Такое ощущение, что что-то вдруг хрустнуло, треснуло по швам, брызнуло в стороны острыми осколками. Канкан на амвоне разбудил спящих духов взаимной ненависти и священных войн. Но крестовые походы, которые готовятся сегодня, не против сарацин. Они и против исполнителей акции, и против организаторов, и даже против своих, единоверцев, — православные затачивают клыки и языки друг против друга. До ножей пока дело не дошло, но призывы к дубью уже слышатся.
То, что православная среда может быть довольно агрессивной, известно любому, кто с православными общался лично или онлайн. Православные подвержены гневу не менее прочих смертных. Но их счастливая для окружающих особенность заключалась раньше в нравственном евангельском императиве, не приемлющем ненависть, гнев и злобу. Новшество текущего момента заключается в том, что ненависть, агрессия и месть теперь легализованы.

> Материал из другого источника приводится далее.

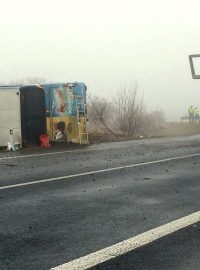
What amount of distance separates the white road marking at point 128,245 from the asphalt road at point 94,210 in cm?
10

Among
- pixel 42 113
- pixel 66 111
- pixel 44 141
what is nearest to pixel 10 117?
pixel 42 113

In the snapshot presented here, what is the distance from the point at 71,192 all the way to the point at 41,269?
3.89 m

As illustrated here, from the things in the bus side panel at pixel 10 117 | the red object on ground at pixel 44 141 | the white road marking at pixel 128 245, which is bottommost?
the white road marking at pixel 128 245

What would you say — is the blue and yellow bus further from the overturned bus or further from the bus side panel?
the bus side panel

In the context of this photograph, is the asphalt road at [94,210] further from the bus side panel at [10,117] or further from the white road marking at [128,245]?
the bus side panel at [10,117]

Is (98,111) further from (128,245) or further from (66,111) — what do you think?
(128,245)

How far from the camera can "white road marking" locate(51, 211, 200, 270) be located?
15.0 feet

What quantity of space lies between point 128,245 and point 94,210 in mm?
1749

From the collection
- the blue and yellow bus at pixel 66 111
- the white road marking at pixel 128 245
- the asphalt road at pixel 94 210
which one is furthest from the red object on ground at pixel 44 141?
the white road marking at pixel 128 245

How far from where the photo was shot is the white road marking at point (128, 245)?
4562 mm

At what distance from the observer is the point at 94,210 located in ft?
22.5

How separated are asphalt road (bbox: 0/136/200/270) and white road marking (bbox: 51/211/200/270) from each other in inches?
3.8

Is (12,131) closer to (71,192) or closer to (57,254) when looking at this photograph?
(71,192)

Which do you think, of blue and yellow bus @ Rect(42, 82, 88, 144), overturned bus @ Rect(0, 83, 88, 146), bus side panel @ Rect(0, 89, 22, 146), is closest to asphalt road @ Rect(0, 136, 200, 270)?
bus side panel @ Rect(0, 89, 22, 146)
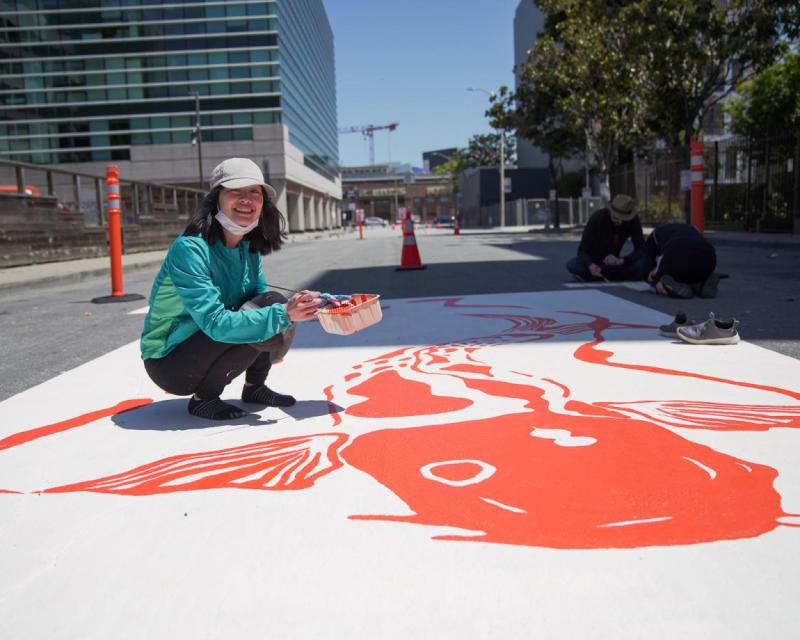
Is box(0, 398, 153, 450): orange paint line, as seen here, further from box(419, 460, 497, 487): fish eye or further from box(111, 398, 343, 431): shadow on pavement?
box(419, 460, 497, 487): fish eye

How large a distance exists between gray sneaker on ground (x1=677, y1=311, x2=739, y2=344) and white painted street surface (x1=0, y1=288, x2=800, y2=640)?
541 millimetres

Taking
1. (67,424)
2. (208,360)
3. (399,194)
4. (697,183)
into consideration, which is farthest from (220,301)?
(399,194)

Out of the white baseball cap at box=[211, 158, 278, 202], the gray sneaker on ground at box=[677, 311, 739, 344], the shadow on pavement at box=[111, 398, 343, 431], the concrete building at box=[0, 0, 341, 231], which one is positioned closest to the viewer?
the white baseball cap at box=[211, 158, 278, 202]

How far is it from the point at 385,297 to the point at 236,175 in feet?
17.2

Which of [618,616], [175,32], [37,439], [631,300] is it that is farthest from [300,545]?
[175,32]

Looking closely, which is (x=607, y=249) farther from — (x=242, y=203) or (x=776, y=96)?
(x=776, y=96)

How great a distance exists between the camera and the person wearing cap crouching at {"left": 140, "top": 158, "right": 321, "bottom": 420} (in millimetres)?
2912

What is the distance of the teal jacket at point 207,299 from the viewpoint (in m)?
2.90

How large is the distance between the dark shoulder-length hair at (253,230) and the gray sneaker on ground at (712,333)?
2903 millimetres

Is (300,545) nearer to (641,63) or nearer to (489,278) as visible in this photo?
(489,278)

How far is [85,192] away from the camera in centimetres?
1731

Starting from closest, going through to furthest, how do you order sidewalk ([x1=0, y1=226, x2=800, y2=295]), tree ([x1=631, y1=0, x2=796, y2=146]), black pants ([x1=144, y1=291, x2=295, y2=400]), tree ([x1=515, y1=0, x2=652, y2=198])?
1. black pants ([x1=144, y1=291, x2=295, y2=400])
2. sidewalk ([x1=0, y1=226, x2=800, y2=295])
3. tree ([x1=631, y1=0, x2=796, y2=146])
4. tree ([x1=515, y1=0, x2=652, y2=198])

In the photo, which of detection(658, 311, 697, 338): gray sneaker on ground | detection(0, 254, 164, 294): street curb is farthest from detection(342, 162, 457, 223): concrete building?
detection(658, 311, 697, 338): gray sneaker on ground

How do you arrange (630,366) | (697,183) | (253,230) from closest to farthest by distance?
(253,230)
(630,366)
(697,183)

До последнего воскресенья любые мнения о событиях в храме Христа Спасителя («панк-молебен», устроенный группой Pussy Riot) носили более-менее частный характер. Даже мнения, озвученные официальными церковными спикерами, тем более что в их заявлениях можно проследить вполне по-человечески объяснимые разногласия и эволюцию.
В воскресенье во многих московских храмах прихожанам было предложено организованно подписать обращение к генпрокурору, утяжеляющее ответственность Pussy Riot до «разжигания религиозной розни», а также расширяющее круг фигурантов дела до возможных организаторов и представителей СМИ, освещавших акцию в кафедральном соборе.
Поиск организаторов — необходимая составляющая процесса. Но было бы хорошо, чтобы новая инициатива расследования не была вызвана принципом «око за око». Теперь же на амвоне появилось место не только для канкана, но и для мести за канкан. Что из этого имеет право на святое место?
Враз забыты все заповеди и правила. То, что никогда не было приемлемо для христианина в пространстве личного общения, теперь получило оправдание защитой Церкви, борьбой за права и чувства верующих. Прощение названо толстовстом, любовь заменена на справедливость, милосердие из безусловного стало условным. В век тотальной грамотности и легкого доступа к Википедии в ход идет жонглирование цитатами и историческими примерами. Оскорбления и ярлыки — самые невинные из популярных средств убеждения оппонентов.
В результате вбивается мощный клин. Между верующими с разными взглядами на проблему. Между церковью и нецерковным сообществом. Идет «война писем». На письмо Лидии Мониава анонимные сторонники судебного возмездия отвечают сбором подписей под своим письмом. Стенка на стенку: чья возьмет? Кого больше? А нам ведь жить вместе…
Дальнейшая судьба девушек из Pussy Riot уже превращается в частное дело, в их личную трагедию (тюрьма — это всегда трагедия) на фоне той катастрофы, которая произошла с церковным сообществом. Внутреннее право на осуждение, апелляция к полицейской силе государства, неизлеченные ненависть и агрессия, скрытые под ритуалами и благочестием, — все это всплыло на поверхность из бездны, под действием плясок в храме и похабной песенки.